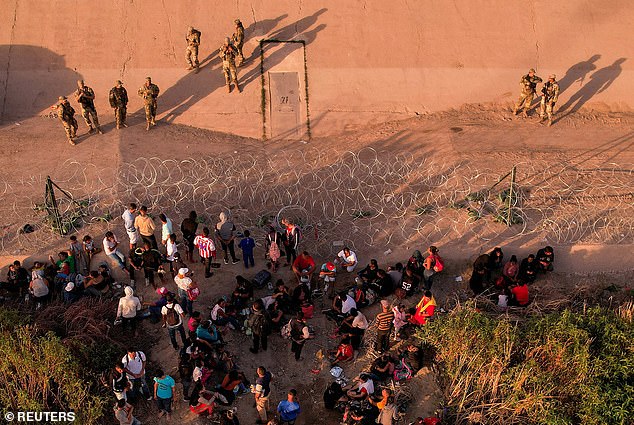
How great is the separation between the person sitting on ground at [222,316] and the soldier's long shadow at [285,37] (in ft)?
28.0

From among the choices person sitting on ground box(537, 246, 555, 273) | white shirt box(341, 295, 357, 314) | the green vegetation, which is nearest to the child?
white shirt box(341, 295, 357, 314)

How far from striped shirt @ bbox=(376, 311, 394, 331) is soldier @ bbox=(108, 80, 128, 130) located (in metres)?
8.89

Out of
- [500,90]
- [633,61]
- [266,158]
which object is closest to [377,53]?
[500,90]

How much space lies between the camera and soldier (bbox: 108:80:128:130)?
1723cm

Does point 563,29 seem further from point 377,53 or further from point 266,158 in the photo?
point 266,158

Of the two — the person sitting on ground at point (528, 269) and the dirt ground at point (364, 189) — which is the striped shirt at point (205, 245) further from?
the person sitting on ground at point (528, 269)

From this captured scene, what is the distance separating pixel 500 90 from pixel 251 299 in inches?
398

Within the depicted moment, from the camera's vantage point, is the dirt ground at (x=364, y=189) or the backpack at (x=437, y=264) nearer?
the backpack at (x=437, y=264)

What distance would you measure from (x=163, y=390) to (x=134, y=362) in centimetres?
67

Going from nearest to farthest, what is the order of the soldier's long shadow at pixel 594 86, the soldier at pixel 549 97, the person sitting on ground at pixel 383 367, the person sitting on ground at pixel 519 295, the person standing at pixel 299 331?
the person sitting on ground at pixel 383 367, the person standing at pixel 299 331, the person sitting on ground at pixel 519 295, the soldier at pixel 549 97, the soldier's long shadow at pixel 594 86

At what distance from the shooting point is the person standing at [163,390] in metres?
11.3

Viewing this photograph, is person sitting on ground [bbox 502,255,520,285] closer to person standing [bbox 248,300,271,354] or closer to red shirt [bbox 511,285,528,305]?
red shirt [bbox 511,285,528,305]

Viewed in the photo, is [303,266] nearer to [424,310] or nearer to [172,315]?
[424,310]

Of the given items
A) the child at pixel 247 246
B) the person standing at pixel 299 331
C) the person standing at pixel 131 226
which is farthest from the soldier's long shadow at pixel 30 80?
the person standing at pixel 299 331
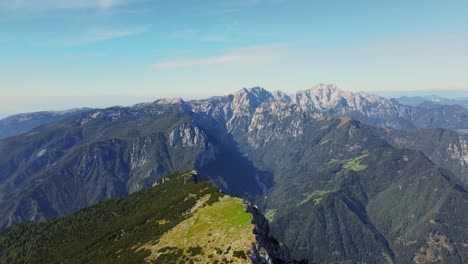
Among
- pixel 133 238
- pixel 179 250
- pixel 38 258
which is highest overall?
pixel 179 250

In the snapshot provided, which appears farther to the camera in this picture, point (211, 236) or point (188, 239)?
point (188, 239)

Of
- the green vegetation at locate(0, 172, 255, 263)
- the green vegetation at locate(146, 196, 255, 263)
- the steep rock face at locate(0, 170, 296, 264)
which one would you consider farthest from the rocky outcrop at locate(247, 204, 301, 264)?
the green vegetation at locate(0, 172, 255, 263)

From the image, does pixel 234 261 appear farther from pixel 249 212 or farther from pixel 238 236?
pixel 249 212

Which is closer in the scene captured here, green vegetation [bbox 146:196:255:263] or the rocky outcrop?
the rocky outcrop

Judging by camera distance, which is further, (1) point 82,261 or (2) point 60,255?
(2) point 60,255

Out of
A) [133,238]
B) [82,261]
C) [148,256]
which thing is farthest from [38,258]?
[148,256]

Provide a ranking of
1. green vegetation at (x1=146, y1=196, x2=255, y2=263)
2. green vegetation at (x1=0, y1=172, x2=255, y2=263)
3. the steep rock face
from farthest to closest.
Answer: green vegetation at (x1=0, y1=172, x2=255, y2=263), the steep rock face, green vegetation at (x1=146, y1=196, x2=255, y2=263)

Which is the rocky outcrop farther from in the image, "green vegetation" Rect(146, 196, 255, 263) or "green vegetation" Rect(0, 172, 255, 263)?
"green vegetation" Rect(0, 172, 255, 263)

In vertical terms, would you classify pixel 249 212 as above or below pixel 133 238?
above

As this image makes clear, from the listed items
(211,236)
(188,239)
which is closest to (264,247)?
(211,236)

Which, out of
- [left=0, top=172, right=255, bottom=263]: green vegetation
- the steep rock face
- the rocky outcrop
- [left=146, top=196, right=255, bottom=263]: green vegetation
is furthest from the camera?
[left=0, top=172, right=255, bottom=263]: green vegetation

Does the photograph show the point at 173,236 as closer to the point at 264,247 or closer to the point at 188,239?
the point at 188,239
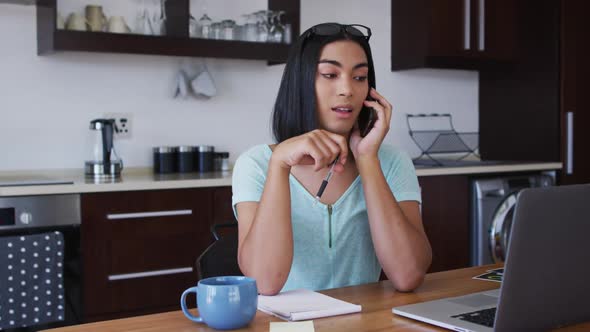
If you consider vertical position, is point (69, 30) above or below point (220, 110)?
above

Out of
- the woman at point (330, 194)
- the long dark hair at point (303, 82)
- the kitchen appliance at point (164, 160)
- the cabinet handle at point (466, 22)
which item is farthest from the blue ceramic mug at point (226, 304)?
the cabinet handle at point (466, 22)

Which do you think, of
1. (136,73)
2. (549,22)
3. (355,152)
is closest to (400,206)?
(355,152)

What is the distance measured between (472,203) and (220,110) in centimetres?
139

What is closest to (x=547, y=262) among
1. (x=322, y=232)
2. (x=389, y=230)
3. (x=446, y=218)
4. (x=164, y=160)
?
(x=389, y=230)

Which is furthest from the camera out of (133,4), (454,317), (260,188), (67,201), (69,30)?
(133,4)

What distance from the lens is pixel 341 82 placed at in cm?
162

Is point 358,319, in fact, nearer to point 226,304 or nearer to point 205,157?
point 226,304

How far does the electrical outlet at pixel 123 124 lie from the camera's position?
331 cm

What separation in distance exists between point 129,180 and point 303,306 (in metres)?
1.80

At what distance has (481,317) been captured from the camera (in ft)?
3.68

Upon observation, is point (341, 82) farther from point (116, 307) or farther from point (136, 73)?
point (136, 73)

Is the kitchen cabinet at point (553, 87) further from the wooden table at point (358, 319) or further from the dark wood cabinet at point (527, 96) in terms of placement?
the wooden table at point (358, 319)

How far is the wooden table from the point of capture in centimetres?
110

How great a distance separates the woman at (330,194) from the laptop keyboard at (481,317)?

* **What to do**
Rewrite all the records with "striped shirt" swapped for "checked shirt" wherever it appears, keeping everything else the same, and leave out the pictures.

* **Reply to the exercise**
How great is the separation between the person sitting on ground at [222,316] and the soldier's long shadow at [285,37] (in ft)?
28.0

From among the choices person sitting on ground box(537, 246, 555, 273) | white shirt box(341, 295, 357, 314) | the green vegetation, which is nearest to the child?
white shirt box(341, 295, 357, 314)

How far from checked shirt @ bbox=(376, 311, 394, 331) is soldier @ bbox=(108, 80, 128, 130) located (in metres)?
8.89

Out of
- [500,90]
- [633,61]
- [266,158]
which object is closest to [377,53]?
[500,90]

How much space lies between the camera and soldier (bbox: 108:80:128:130)?
1723cm

Does point 563,29 seem further from point 377,53 or further from point 266,158 in the photo?
point 266,158

Of the two — the person sitting on ground at point (528, 269) and the dirt ground at point (364, 189) — which is the checked shirt at point (205, 245) further from?
the person sitting on ground at point (528, 269)

From this captured scene, what is the distance separating pixel 500 90 from pixel 251 299 in inches?
398

Within the depicted moment, from the camera's vantage point, is the dirt ground at (x=364, y=189) or the backpack at (x=437, y=264) nearer?
the backpack at (x=437, y=264)

What distance would you measure from (x=163, y=390) to (x=134, y=362) in centimetres?
67

Going from nearest to farthest, what is the order of the soldier's long shadow at pixel 594 86, the soldier at pixel 549 97, the person sitting on ground at pixel 383 367, the person sitting on ground at pixel 519 295, the person standing at pixel 299 331?
the person sitting on ground at pixel 383 367, the person standing at pixel 299 331, the person sitting on ground at pixel 519 295, the soldier at pixel 549 97, the soldier's long shadow at pixel 594 86

At what distance from the shooting point is the person standing at [163,390] in metres?
11.3

Viewing this photograph, is person sitting on ground [bbox 502,255,520,285] closer to person standing [bbox 248,300,271,354] or closer to red shirt [bbox 511,285,528,305]?
red shirt [bbox 511,285,528,305]

Viewed in the photo, is [303,266] nearer to [424,310] or nearer to [172,315]?
[424,310]

Of the given items
A) the child at pixel 247 246
B) the person standing at pixel 299 331
C) the person standing at pixel 131 226
which is farthest from the soldier's long shadow at pixel 30 80?
the person standing at pixel 299 331
Among
- pixel 133 238
- pixel 179 250
- pixel 38 258
which is highest overall?
pixel 179 250

In the snapshot provided, which appears farther to the camera in this picture, point (211, 236) or point (188, 239)?
point (188, 239)

Of
- the green vegetation at locate(0, 172, 255, 263)
- the green vegetation at locate(146, 196, 255, 263)
- the steep rock face at locate(0, 170, 296, 264)
which one would you consider farthest from the rocky outcrop at locate(247, 204, 301, 264)?
the green vegetation at locate(0, 172, 255, 263)

From the image, does pixel 234 261 appear farther from pixel 249 212 or farther from pixel 238 236?
pixel 249 212

Which is closer in the scene captured here, green vegetation [bbox 146:196:255:263] or the rocky outcrop?
the rocky outcrop

Judging by camera distance, which is further, (1) point 82,261 or (2) point 60,255?
(2) point 60,255

Out of
A) [133,238]
B) [82,261]
C) [148,256]
which thing is farthest from [38,258]?
[148,256]

Provide a ranking of
1. green vegetation at (x1=146, y1=196, x2=255, y2=263)
2. green vegetation at (x1=0, y1=172, x2=255, y2=263)
3. the steep rock face
from farthest to closest.
Answer: green vegetation at (x1=0, y1=172, x2=255, y2=263), the steep rock face, green vegetation at (x1=146, y1=196, x2=255, y2=263)

Which is the rocky outcrop farther from in the image, "green vegetation" Rect(146, 196, 255, 263) or "green vegetation" Rect(0, 172, 255, 263)?
"green vegetation" Rect(0, 172, 255, 263)

In vertical terms, would you classify pixel 249 212 as above or below pixel 133 238?
above

As this image makes clear, from the listed items
(211,236)
(188,239)
which is closest to (264,247)?
(211,236)

Which, out of
- [left=0, top=172, right=255, bottom=263]: green vegetation
- the steep rock face
- the rocky outcrop
- [left=146, top=196, right=255, bottom=263]: green vegetation
is furthest from the camera?
[left=0, top=172, right=255, bottom=263]: green vegetation

Does the photograph show the point at 173,236 as closer to the point at 264,247 or closer to the point at 188,239?
the point at 188,239
If you consider vertical position, is point (69, 30) above or below point (220, 110)?
above

Out of
- the woman at point (330, 194)
- the long dark hair at point (303, 82)
- the kitchen appliance at point (164, 160)
- the cabinet handle at point (466, 22)
which item is farthest from the blue ceramic mug at point (226, 304)?
the cabinet handle at point (466, 22)

Which do you think, of
1. (136,73)
2. (549,22)
3. (355,152)
is closest to (400,206)?
(355,152)

What is the distance measured between (472,203) and (220,110) in centimetres?
139

What is closest to (x=547, y=262) among
1. (x=322, y=232)
2. (x=389, y=230)
3. (x=446, y=218)
4. (x=164, y=160)
?
(x=389, y=230)

Which is furthest from the camera out of (133,4), (454,317), (260,188), (67,201), (69,30)?
(133,4)

What distance from the lens is pixel 341 82 placed at in cm?
162

Is point 358,319, in fact, nearer to point 226,304 or nearer to point 205,157?
point 226,304

How far does the electrical outlet at pixel 123 124 lie from the camera's position?
331 cm

What separation in distance exists between point 129,180 and point 303,306 (in metres)?
1.80

At what distance has (481,317) been captured from the camera (in ft)?
3.68

Upon observation, is point (341, 82) farther from point (116, 307) or farther from point (136, 73)?
point (136, 73)

Is the kitchen cabinet at point (553, 87) further from the wooden table at point (358, 319) or further from the dark wood cabinet at point (527, 96) in terms of placement?
the wooden table at point (358, 319)

How far is the wooden table from the point of capture in centimetres?
110

How great a distance separates the woman at (330,194) from the laptop keyboard at (481,317)?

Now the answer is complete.